The Trump administration has taken the next steps toward the launch of a “Schedule Policy/Career” excepted service category as successor to the short-lived and largely unimplemented ‘Schedule F’ of its first term.
Proposed rules for publication in the April 23 Federal Register would erase rules the Biden administration issued last year against converting positions—whether occupied or vacant—involved with policy matters from the competitive service to the excepted service. Biden in early 2021 had revoked Trump’s late-2020 order to do so, an order that Trump in turn revoked early this year with an order to create the somewhat revised Schedule Policy/Career.
The rules provide for a 30-day comment period and state that on finalization—likely in a short time—afterward, another executive order is to be issued to put the system in place.
As with Schedule F, those who would be designated as Schedule Policy/Career would become at-will employees without the standard competitive service rights to challenge disciplinary actions up through firing on grounds of either performance or conduct; union representation and grievance rights, where applicable also would be revoked.

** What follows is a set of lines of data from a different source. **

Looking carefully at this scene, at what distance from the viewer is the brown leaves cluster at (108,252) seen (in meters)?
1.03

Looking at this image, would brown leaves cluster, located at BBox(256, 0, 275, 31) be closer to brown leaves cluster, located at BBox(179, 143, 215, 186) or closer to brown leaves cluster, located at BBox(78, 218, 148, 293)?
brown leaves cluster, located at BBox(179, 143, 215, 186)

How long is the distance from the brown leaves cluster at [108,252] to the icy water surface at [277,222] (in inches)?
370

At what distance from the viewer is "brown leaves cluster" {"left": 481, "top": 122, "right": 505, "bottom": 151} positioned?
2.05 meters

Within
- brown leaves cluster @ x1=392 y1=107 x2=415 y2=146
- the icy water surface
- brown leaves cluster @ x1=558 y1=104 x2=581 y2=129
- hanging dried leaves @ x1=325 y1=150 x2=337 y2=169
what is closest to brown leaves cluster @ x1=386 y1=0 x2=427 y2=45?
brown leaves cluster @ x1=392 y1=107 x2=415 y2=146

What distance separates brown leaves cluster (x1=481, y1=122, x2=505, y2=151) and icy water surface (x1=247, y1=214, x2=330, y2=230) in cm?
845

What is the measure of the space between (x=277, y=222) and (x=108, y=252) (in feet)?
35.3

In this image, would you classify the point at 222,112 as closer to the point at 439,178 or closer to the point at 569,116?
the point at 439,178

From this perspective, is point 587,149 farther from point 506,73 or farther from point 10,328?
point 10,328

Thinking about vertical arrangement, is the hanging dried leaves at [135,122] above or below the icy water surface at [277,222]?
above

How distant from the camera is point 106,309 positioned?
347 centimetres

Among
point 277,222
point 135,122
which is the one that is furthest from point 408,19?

Also as with Schedule F, agencies initially are to propose for inclusion positions of a “confidential,” “policy-determining,” “policy-making,” or “policy advocating” nature. The proposed rules however reflect OPM guidance that shortly followed January’s order that gave examples of a wide range of applicable duties, as well as those who supervise performance of those duties.
The notice repeats the projections of the first Trump administration that about 50,000 positions would be affected, of which it estimates that 5,000 are currently vacant. “The President may move a greater or smaller number of positions, but OPM believes this is a reasonable preliminary estimate,” it says.
However, federal employee organizations and outside experts on the government have said the figure could be far higher, given how wide a net was cast by the few agencies that took substantial steps to carry out Schedule F before it was revoked—and given the January guidance from OPM, which is now incorporated into the proposed rules.
In contrast to Schedule F, though, the final designation would be in the hand of the President, not OPM, and competitive service-type hiring procedures would continue to apply. Those two changes are widely seen as designed to counter legal challenges, several of which were filed soon after the latest order in January.